Directions for this task
Answer these questions from the text below on pregnant women in clinical research:
(a) On what dates is the NIH Task Force on Research Specific to Pregnant and Lactating Women slated to convene?
(b) What was the review article by Mastroianni and colleagues based on?
(c) In what year did the regulations shift the presumption from exclusion of pregnant women to inclusion?

Selected passage
====================

If the risk can be mitigated, needed research breakthroughs could result. Indeed, one need only look back at the success of preventing HIV transmission to the fetus with early drugs like zidovudine — or the current threat of Zika virus congenital defects — to realize the risk of excluding pregnant women from research carries perils of its own.

“I am confident there are possible policy solutions — and there will need to be more than one approach,” she says. “The 21st Century Cures Act recently signed into law created a committee tasked with taking the first step toward that effort — to identify gaps in knowledge with respect to pregnant women’s health.”

The NIH Task Force on Research Specific to Pregnant and Lactating Women is slated to convene Aug. 21-22, 2017.

Three Strikes

The recently published review article by Mastroianni and colleagues was based on a day-long meeting with a group of legal experts. In addition to the long shadow of liability, there are several other traditional deterrents to including pregnant women in clinical trials. The group concluded that those include these three, which are paraphrased as follows:

• The FDA does not require the inclusion of pregnant women in research studies for basic drug approval, so it makes no “commercial sense” to expand the clinical trial population.

• Pregnancy is widely perceived as generating “background noise” in the overall clinical trial data, potentially complicating the safety and efficacy profile of a profitable product.

• There is no financial incentive to conduct studies with pregnant women. The market for drugs that treat pregnancy-related conditions is small, and drugs for general medical conditions that may arise or persist during pregnancy are frequently prescribed to pregnant women anyway.

An Ethical Obligation?

In the absence of incentives, IRB Advisor asked Mastroianni whether IRBs and their legal counsel have an obligation to pursue paths toward more research inclusion for pregnant subjects.

“There is a legal obligation — imposed by federal regulations — to ensure that the research undergoing review is equitable,” she says. “From an ethics standpoint, this means that IRBs should at least ensure that researchers provide a reasonable justification for the exclusion of pregnant women.”

That includes asking investigators how they plan to respond if a female subject becomes pregnant during a study protocol, despite contraceptive precautions. Those questions could include whether the subject will be able to continue on the study medication and will data continue to be collected, Mastroianni says.

“The responses raise ethical issues, and decisions should be grounded in science, not fear,” she tells IRB Advisor. “Particularly when the woman is suffering from a serious condition that would otherwise go untreated. It is notable that in 2001, the regulations essentially shifted a presumption from exclusion — pregnant women may not be included in research unless ‘xyz’ conditions are met — to inclusion — pregnant women may be included in research if ‘xyz’ conditions are met.”

Off-label Use Inevitable

Still, with few FDA-approved products indicated for pregnancy — due in no small part to their exclusion from clinical trials — off-label use of various medicines is inevitable. That creates risk for both mother and fetus, but the result is a classic Catch-22: Some of the same regulations and policies requiring data also restrict its collection.

“There are a number of actors throughout the research pathway that can play a role in the effort to ensure that the health of pregnant women can benefit from research — whether funders, regulators, IRBs, institutions, legal counsel, researchers, and pregnant women,” Mastroianni says. “This paper was designed to highlight the legal barriers to that research. It would be helpful for lawyers who have successfully managed that risk on behalf of their clients to share their strategies with each other. We have another paper in preparation that we hope will highlight some of the key factors to successfully including pregnant women in clinical trials, including those with HIV.”


  1. Mastroianni AC, Henry LM, Robinson D, et al. Research with Pregnant Women: New Insights on Legal Decision-Making.” Hastings Center Report 2017: 47(3): 38-45.

====================

Record extracts
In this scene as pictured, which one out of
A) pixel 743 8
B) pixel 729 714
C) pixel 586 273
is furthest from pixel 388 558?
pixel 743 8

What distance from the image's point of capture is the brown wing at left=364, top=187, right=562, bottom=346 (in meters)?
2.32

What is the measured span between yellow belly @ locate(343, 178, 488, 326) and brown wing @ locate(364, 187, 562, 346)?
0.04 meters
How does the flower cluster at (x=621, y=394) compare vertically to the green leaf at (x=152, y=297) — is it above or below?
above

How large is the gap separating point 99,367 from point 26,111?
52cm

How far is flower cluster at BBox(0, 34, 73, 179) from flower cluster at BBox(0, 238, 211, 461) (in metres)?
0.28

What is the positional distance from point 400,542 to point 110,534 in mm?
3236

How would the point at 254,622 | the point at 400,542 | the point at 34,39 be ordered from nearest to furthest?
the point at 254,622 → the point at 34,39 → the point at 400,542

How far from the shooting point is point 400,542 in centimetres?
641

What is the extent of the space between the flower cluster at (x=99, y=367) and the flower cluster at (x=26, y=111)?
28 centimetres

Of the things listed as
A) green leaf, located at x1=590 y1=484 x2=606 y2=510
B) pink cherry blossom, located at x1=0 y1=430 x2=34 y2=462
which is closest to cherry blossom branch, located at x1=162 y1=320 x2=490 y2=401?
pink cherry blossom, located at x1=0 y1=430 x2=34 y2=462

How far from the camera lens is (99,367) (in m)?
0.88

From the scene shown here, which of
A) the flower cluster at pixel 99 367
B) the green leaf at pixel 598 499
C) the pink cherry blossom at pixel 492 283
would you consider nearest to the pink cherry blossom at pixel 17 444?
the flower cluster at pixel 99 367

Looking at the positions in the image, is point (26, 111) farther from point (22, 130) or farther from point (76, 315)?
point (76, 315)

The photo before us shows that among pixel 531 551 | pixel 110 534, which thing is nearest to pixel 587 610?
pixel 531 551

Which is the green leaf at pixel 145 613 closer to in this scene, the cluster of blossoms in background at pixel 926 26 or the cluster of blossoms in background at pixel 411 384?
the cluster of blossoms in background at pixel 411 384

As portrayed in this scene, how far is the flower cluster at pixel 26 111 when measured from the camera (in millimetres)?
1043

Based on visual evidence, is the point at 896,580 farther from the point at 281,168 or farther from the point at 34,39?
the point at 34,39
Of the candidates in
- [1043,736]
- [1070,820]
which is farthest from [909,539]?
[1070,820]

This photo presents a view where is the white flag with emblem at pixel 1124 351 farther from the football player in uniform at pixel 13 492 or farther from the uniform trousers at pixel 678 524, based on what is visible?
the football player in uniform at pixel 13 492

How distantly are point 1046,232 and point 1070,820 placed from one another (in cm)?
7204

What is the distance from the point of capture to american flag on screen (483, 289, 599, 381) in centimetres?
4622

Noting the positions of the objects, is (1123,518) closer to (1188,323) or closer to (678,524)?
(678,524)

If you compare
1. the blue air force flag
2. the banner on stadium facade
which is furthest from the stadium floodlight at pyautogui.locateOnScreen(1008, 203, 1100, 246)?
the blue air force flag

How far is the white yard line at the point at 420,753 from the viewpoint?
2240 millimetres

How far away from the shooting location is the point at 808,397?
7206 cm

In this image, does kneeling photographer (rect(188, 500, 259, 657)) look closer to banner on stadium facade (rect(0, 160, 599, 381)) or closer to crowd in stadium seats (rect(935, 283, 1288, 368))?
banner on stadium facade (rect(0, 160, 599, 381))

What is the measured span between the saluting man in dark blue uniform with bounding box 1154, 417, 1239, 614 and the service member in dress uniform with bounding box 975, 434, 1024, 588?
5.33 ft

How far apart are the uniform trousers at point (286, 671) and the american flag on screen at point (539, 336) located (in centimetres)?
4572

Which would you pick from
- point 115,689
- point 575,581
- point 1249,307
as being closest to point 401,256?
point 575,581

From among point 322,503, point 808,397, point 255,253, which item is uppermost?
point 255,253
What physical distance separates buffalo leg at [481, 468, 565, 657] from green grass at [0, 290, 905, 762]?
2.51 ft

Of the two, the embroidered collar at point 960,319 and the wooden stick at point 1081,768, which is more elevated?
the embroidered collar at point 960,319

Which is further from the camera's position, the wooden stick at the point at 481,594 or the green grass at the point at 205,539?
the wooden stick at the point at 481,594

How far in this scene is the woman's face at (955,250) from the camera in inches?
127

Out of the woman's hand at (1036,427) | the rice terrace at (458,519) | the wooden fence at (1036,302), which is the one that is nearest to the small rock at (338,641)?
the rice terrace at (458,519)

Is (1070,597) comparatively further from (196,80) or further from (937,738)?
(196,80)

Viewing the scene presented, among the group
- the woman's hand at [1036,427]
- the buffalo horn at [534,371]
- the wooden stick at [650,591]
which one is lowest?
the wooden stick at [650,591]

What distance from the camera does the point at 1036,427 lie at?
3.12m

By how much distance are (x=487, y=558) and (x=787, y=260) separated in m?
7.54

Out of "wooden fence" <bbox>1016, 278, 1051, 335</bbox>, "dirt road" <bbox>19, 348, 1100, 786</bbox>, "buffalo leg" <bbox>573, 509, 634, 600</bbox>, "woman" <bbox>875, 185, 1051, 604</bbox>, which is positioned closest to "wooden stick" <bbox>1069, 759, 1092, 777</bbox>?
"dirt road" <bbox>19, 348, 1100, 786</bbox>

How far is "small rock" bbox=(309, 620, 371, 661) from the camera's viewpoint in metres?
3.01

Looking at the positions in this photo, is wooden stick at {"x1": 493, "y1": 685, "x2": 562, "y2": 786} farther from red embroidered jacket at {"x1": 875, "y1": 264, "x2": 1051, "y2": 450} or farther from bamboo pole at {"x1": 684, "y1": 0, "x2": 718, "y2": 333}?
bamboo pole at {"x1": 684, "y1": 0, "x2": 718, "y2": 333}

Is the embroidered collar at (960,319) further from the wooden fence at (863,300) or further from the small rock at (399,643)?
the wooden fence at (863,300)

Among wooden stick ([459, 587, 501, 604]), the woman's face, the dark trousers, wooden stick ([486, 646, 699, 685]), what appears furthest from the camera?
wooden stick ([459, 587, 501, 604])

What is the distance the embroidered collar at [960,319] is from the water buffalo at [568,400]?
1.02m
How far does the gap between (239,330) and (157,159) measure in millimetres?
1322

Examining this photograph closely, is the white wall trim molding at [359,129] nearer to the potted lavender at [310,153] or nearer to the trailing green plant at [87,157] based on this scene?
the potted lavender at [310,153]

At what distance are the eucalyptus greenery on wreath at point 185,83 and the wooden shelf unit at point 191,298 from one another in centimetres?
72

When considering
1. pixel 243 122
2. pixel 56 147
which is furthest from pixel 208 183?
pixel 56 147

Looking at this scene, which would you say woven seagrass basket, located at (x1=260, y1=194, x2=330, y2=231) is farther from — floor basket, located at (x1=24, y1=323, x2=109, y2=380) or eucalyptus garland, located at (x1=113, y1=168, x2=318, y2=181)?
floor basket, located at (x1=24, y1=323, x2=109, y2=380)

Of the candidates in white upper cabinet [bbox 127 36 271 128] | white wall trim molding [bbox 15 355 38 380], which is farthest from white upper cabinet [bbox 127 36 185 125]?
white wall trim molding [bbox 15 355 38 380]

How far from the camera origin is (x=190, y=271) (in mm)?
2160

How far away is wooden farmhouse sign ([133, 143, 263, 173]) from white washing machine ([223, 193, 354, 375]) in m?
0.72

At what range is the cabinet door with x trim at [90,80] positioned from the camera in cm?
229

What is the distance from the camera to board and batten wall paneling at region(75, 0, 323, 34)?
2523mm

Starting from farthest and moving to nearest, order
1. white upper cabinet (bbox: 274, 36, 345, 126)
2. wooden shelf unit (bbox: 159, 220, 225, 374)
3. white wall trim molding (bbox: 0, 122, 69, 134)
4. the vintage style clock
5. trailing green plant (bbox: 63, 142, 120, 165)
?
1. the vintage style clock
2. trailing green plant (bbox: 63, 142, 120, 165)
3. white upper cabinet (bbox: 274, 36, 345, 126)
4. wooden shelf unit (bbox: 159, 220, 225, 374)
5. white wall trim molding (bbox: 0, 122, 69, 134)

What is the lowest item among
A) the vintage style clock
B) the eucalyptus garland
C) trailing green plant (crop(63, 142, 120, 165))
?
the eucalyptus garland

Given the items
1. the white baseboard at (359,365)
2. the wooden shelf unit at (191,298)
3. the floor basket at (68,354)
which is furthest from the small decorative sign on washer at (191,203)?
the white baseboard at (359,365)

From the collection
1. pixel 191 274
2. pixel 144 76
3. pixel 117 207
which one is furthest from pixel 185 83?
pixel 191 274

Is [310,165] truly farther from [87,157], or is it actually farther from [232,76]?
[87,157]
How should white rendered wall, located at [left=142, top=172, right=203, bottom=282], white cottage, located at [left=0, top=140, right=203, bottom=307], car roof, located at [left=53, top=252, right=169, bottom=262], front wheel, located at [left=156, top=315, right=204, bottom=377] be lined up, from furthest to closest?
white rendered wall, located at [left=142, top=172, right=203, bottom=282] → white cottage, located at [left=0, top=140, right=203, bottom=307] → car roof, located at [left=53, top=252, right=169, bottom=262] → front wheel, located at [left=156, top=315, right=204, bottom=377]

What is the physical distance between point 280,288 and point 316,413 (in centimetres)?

====================

Answer below
(a) Aug. 21-22, 2017
(b) A day-long meeting with a group of legal experts
(c) 2001